Source records:
════════
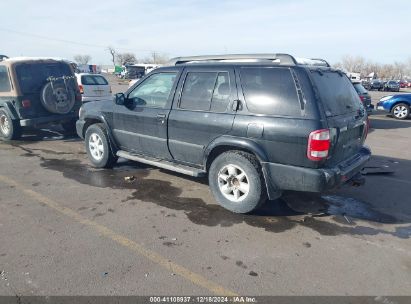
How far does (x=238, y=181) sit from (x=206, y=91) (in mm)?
1279

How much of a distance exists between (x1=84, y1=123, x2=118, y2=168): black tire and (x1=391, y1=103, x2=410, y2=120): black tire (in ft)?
41.5

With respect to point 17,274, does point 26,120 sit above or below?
above

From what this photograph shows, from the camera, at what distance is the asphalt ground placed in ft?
9.83

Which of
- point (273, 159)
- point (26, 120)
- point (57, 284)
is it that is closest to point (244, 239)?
point (273, 159)

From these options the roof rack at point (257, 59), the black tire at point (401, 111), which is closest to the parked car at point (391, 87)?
the black tire at point (401, 111)

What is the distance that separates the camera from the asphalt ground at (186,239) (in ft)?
9.83

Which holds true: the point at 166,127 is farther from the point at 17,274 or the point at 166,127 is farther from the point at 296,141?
the point at 17,274

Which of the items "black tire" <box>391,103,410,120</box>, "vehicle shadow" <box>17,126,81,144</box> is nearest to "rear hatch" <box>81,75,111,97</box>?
"vehicle shadow" <box>17,126,81,144</box>

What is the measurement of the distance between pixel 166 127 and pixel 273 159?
1742 mm

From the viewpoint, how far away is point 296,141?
3787 mm

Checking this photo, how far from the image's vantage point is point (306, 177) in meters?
3.82

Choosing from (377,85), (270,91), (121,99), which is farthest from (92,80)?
(377,85)

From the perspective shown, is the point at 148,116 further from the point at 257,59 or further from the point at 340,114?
the point at 340,114

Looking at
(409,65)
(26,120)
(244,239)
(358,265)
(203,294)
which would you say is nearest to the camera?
(203,294)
════════
What the exercise asks:
Rewrite the stretch from the line containing "Choosing from (377,85), (270,91), (121,99), which" through the last of these lines, replacing "farthest" with "most distant" and leaving everything else unchanged.

Task result:
Choosing from (377,85), (270,91), (121,99), which is most distant from (92,80)?
(377,85)

From the perspective shown, is the point at 148,116 further from the point at 257,59 or further from the point at 340,114?
the point at 340,114

Looking at
(409,65)
(26,120)
(244,239)
(358,265)
(203,294)
which would you say is nearest to the camera?
(203,294)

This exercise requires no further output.